> _Task directions_:
Omit all pictures. Quote the lines from the one with "At what distance from the photo's" through the end of the listing below, exactly as they appear.

====

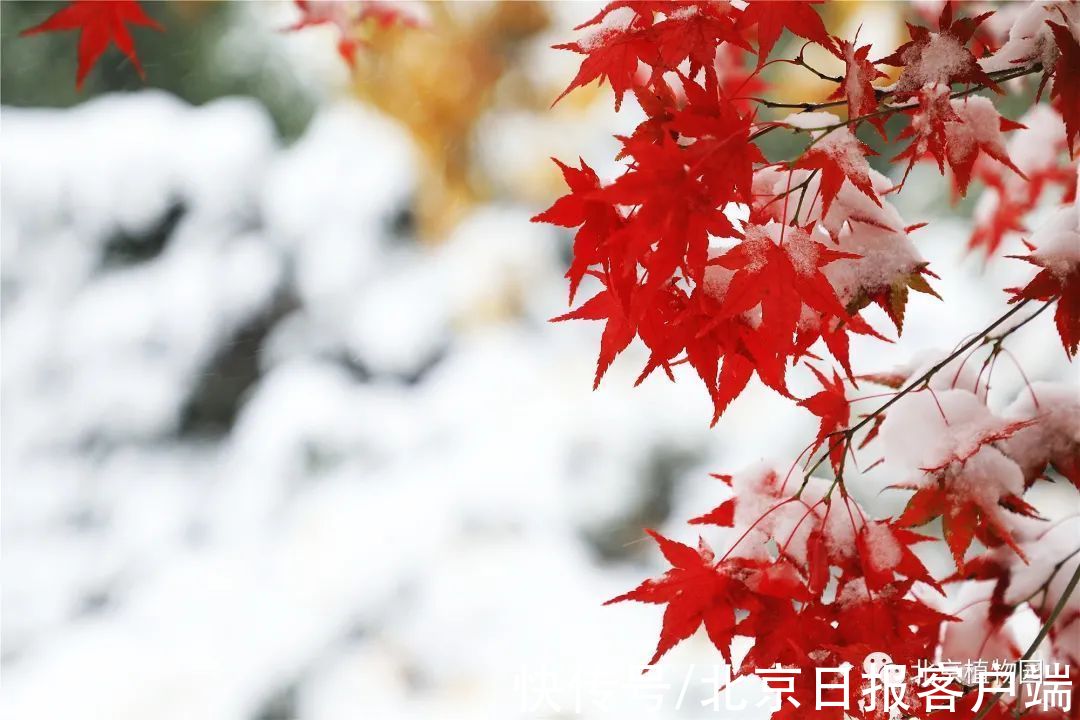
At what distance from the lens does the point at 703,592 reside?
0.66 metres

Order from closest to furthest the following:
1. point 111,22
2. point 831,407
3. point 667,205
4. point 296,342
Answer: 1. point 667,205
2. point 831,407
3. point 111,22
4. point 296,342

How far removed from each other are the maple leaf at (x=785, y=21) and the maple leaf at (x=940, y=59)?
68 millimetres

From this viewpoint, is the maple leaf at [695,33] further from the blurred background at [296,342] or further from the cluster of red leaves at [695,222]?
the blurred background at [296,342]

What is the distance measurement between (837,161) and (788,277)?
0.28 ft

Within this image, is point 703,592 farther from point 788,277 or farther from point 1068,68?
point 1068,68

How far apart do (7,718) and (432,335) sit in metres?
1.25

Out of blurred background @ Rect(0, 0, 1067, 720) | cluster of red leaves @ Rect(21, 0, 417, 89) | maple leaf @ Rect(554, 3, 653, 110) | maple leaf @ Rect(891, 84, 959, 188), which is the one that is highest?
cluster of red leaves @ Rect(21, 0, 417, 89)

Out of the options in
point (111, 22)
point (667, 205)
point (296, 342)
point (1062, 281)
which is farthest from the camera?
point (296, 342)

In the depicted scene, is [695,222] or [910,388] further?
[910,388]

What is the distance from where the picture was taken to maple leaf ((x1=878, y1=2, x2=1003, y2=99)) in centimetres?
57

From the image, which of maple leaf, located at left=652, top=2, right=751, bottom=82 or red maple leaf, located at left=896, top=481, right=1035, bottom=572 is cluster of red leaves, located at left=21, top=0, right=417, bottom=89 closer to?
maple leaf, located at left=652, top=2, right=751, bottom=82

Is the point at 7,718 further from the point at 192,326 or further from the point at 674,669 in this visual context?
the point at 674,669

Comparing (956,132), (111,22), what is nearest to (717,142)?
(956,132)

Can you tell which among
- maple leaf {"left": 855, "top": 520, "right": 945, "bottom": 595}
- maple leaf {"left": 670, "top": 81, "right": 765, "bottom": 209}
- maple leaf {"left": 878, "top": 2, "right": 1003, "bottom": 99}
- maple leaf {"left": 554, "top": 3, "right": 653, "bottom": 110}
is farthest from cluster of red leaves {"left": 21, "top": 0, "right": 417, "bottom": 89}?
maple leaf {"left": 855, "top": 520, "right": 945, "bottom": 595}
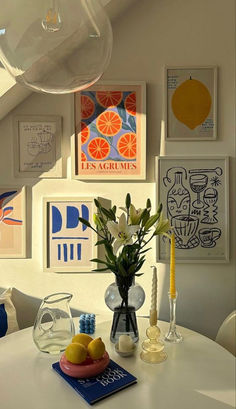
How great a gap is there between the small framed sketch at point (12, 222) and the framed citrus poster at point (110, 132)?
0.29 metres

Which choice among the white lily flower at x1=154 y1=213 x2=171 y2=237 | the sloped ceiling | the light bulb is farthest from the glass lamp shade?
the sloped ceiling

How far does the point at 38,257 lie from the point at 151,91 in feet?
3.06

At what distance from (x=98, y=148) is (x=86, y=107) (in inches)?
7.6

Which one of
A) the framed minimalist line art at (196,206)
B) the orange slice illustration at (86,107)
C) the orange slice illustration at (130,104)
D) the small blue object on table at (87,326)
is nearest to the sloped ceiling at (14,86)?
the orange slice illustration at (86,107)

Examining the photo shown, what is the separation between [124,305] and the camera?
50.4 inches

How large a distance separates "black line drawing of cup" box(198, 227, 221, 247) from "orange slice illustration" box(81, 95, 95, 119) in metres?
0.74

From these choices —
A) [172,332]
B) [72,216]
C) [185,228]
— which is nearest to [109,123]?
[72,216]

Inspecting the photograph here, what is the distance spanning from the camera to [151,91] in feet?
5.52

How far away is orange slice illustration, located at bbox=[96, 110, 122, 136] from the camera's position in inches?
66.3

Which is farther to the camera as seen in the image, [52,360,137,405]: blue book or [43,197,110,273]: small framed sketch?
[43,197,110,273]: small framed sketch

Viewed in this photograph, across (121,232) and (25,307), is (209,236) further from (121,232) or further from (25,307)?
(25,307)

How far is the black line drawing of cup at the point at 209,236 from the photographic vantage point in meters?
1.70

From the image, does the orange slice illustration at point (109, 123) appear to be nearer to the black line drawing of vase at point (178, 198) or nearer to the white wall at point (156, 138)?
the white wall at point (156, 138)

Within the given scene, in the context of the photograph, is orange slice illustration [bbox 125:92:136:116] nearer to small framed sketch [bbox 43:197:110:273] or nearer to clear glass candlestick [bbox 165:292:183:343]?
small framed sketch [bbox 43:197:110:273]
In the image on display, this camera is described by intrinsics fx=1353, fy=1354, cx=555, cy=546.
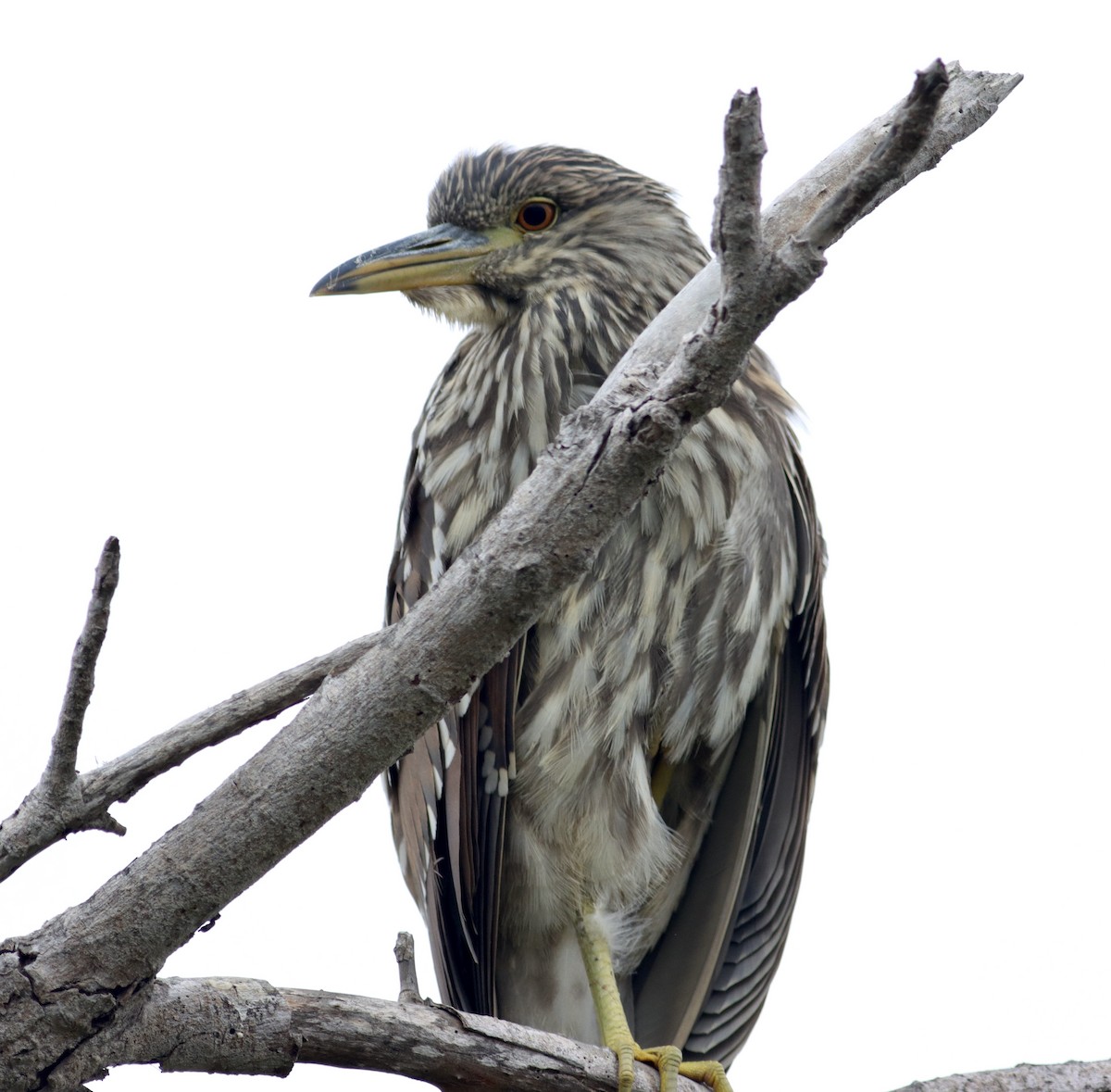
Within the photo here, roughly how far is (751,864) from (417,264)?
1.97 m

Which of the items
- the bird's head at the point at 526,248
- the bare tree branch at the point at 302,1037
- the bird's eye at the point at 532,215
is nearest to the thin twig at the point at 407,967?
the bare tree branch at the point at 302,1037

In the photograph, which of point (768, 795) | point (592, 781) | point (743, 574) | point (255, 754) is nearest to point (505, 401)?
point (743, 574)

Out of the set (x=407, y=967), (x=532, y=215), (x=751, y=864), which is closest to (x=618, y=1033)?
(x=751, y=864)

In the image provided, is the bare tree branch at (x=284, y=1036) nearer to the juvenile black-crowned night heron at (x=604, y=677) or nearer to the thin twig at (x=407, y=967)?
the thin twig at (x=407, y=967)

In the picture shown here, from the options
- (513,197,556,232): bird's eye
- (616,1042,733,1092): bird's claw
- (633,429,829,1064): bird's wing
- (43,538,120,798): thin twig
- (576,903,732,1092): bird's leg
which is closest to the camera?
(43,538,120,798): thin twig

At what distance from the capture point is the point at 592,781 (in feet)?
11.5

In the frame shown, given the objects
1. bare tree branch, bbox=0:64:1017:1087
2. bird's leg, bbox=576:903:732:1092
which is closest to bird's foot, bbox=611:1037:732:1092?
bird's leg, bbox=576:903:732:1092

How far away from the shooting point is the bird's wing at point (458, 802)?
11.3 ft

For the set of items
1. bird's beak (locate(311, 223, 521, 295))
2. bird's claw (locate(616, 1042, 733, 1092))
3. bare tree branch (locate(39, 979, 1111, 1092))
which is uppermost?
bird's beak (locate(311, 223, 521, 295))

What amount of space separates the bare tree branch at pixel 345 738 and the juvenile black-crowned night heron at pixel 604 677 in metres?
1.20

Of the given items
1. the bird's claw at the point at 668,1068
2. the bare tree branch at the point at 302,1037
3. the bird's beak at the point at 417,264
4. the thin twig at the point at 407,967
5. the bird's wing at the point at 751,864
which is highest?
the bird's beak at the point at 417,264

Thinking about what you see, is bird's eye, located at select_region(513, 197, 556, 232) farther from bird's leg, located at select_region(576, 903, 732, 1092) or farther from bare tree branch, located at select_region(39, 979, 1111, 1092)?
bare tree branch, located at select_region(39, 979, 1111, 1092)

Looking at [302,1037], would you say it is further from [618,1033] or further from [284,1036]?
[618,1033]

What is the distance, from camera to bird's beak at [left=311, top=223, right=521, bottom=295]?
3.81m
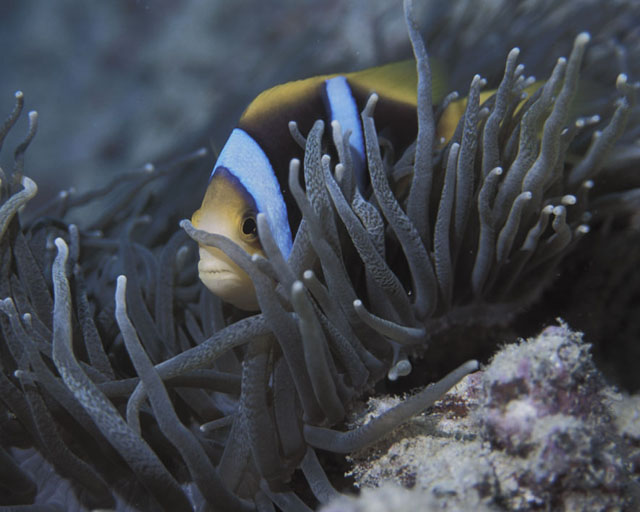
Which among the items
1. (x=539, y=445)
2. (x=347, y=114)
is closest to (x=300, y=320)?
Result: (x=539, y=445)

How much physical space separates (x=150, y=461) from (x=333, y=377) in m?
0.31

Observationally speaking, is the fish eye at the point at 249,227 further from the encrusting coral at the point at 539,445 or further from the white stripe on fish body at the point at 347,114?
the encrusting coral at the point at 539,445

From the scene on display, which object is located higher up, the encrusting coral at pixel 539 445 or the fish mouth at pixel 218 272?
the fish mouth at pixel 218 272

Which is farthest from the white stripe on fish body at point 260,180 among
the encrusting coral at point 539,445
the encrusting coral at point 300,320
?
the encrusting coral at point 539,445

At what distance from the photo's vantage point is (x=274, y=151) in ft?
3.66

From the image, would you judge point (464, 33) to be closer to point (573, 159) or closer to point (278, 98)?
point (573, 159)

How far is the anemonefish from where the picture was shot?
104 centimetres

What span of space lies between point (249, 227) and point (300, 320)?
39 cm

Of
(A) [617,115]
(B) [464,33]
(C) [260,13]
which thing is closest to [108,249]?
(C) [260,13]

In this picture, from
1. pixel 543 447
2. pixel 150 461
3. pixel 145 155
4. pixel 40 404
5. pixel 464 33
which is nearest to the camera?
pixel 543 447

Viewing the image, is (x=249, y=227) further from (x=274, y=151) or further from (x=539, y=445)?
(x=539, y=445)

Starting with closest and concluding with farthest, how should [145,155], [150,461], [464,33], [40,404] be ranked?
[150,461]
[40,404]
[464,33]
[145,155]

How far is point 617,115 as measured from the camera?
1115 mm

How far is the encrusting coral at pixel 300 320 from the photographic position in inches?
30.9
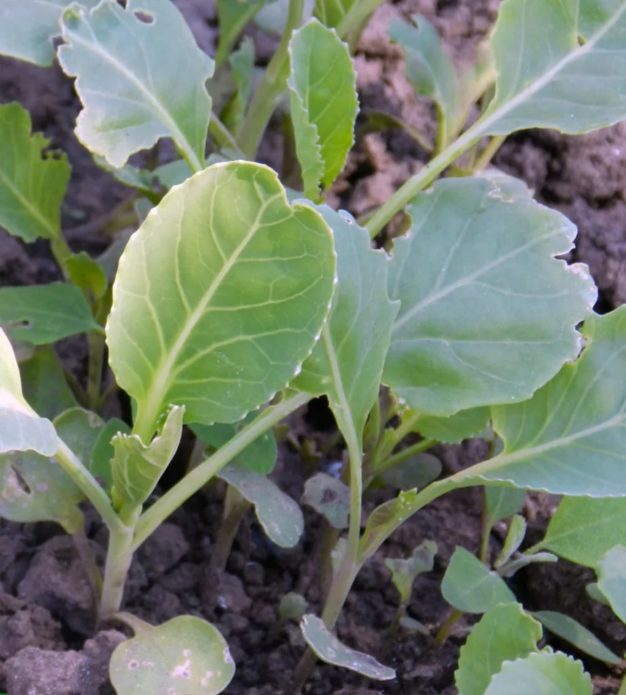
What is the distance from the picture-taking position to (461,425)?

====

> _Correct response_:
At what distance from the photo's vantage point is (x=274, y=151) in ft?
3.66

From the image, would you judge point (464, 33) to be closer to point (573, 159) or closer to point (278, 98)?
point (573, 159)

How far is the anemonefish from where the picture was shot?
104 centimetres

What span of space lies between point (249, 227) and point (300, 320)?
39 cm

Of
(A) [617,115]
(B) [464,33]
(C) [260,13]
which thing is closest to [108,249]?
(C) [260,13]

In this picture, from
1. pixel 543 447
2. pixel 150 461
3. pixel 145 155
4. pixel 40 404
5. pixel 464 33
which is nearest to the camera?
pixel 543 447

Viewing the image, is (x=249, y=227) further from (x=274, y=151) or further from (x=539, y=445)?
(x=539, y=445)

Starting with closest and concluding with farthest, how should [145,155], [150,461], [464,33], [40,404] be ranked?
[150,461]
[40,404]
[464,33]
[145,155]

How far is point 617,115 as measured from the camera?
1115 mm

How far is the encrusting coral at pixel 300 320 from the photographic position in inches?
30.9
What is the distance from the picture-taking position to (461,425)?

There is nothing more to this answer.